◆ How to complete this task:
Write down, unchanged, the entries from the first line through the line holding "2 Bulan Dikelola". Include no other line.

◆ Available records:
# # # # # # #

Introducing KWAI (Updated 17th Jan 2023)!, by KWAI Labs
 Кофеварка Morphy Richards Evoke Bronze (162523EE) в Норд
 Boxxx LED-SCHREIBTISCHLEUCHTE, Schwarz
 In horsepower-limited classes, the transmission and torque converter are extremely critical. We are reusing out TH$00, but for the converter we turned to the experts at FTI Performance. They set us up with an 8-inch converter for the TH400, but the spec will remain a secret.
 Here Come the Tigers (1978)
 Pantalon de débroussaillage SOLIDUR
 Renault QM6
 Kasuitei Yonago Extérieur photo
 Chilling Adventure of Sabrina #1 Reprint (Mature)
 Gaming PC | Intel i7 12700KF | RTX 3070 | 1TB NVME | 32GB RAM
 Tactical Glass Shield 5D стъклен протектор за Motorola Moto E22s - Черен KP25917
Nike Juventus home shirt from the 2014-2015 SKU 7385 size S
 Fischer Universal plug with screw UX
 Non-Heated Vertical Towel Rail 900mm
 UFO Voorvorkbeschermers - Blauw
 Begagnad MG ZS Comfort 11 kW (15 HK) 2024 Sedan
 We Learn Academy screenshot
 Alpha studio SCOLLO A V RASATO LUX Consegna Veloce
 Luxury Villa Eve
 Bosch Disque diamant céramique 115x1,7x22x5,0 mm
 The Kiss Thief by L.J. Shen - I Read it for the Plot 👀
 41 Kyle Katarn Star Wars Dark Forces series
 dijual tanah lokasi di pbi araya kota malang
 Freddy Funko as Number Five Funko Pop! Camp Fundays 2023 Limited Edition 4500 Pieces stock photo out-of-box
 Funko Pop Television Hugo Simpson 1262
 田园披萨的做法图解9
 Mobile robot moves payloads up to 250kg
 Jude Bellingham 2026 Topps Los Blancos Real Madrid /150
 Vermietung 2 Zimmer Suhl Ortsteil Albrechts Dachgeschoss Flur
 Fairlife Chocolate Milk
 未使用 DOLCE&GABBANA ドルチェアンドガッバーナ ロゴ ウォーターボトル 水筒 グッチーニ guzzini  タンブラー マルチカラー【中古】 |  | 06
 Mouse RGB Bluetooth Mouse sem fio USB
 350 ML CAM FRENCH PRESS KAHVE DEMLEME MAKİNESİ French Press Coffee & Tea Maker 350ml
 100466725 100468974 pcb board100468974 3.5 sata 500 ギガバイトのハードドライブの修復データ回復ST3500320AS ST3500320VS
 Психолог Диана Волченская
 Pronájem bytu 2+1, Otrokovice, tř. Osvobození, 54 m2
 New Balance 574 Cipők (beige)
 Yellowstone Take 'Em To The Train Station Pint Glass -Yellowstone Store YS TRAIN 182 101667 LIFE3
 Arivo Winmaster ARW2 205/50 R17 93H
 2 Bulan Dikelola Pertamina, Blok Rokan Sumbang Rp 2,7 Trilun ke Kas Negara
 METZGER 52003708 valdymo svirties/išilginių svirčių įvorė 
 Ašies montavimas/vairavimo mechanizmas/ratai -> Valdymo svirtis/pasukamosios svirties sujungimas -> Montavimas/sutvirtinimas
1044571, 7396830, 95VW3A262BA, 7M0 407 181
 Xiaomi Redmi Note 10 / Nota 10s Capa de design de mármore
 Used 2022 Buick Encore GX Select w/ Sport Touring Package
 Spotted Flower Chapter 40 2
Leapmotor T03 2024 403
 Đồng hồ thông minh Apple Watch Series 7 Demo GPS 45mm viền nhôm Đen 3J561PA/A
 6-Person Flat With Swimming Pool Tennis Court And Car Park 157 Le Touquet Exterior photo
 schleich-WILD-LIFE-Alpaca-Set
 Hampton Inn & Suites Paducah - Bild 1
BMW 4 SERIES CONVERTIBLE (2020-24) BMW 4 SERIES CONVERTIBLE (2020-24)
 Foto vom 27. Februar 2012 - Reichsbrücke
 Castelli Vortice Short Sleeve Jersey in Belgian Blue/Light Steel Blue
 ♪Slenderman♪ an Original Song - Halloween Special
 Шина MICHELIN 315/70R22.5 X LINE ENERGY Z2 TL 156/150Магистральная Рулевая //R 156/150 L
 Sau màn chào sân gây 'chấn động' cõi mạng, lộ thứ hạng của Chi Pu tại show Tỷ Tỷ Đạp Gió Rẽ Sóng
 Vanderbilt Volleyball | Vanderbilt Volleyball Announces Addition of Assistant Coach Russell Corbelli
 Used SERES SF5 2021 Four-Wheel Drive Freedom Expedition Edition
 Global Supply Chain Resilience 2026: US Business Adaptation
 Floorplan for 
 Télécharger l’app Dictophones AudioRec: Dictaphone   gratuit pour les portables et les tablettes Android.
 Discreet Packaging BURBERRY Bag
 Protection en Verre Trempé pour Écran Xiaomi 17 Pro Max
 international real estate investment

# # # # # # #

◆ Reply to the exercise:
Introducing KWAI (Updated 17th Jan 2023)!, by KWAI Labs
 Кофеварка Morphy Richards Evoke Bronze (162523EE) в Норд
 Boxxx LED-SCHREIBTISCHLEUCHTE, Schwarz
 In horsepower-limited classes, the transmission and torque converter are extremely critical. We are reusing out TH$00, but for the converter we turned to the experts at FTI Performance. They set us up with an 8-inch converter for the TH400, but the spec will remain a secret.
 Here Come the Tigers (1978)
 Pantalon de débroussaillage SOLIDUR
 Renault QM6
 Kasuitei Yonago Extérieur photo
 Chilling Adventure of Sabrina #1 Reprint (Mature)
 Gaming PC | Intel i7 12700KF | RTX 3070 | 1TB NVME | 32GB RAM
 Tactical Glass Shield 5D стъклен протектор за Motorola Moto E22s - Черен KP25917
Nike Juventus home shirt from the 2014-2015 SKU 7385 size S
 Fischer Universal plug with screw UX
 Non-Heated Vertical Towel Rail 900mm
 UFO Voorvorkbeschermers - Blauw
 Begagnad MG ZS Comfort 11 kW (15 HK) 2024 Sedan
 We Learn Academy screenshot
 Alpha studio SCOLLO A V RASATO LUX Consegna Veloce
 Luxury Villa Eve
 Bosch Disque diamant céramique 115x1,7x22x5,0 mm
 The Kiss Thief by L.J. Shen - I Read it for the Plot 👀
 41 Kyle Katarn Star Wars Dark Forces series
 dijual tanah lokasi di pbi araya kota malang
 Freddy Funko as Number Five Funko Pop! Camp Fundays 2023 Limited Edition 4500 Pieces stock photo out-of-box
 Funko Pop Television Hugo Simpson 1262
 田园披萨的做法图解9
 Mobile robot moves payloads up to 250kg
 Jude Bellingham 2026 Topps Los Blancos Real Madrid /150
 Vermietung 2 Zimmer Suhl Ortsteil Albrechts Dachgeschoss Flur
 Fairlife Chocolate Milk
 未使用 DOLCE&GABBANA ドルチェアンドガッバーナ ロゴ ウォーターボトル 水筒 グッチーニ guzzini  タンブラー マルチカラー【中古】 |  | 06
 Mouse RGB Bluetooth Mouse sem fio USB
 350 ML CAM FRENCH PRESS KAHVE DEMLEME MAKİNESİ French Press Coffee & Tea Maker 350ml
 100466725 100468974 pcb board100468974 3.5 sata 500 ギガバイトのハードドライブの修復データ回復ST3500320AS ST3500320VS
 Психолог Диана Волченская
 Pronájem bytu 2+1, Otrokovice, tř. Osvobození, 54 m2
 New Balance 574 Cipők (beige)
 Yellowstone Take 'Em To The Train Station Pint Glass -Yellowstone Store YS TRAIN 182 101667 LIFE3
 Arivo Winmaster ARW2 205/50 R17 93H
 2 Bulan Dikelola Pertamina, Blok Rokan Sumbang Rp 2,7 Trilun ke Kas Negara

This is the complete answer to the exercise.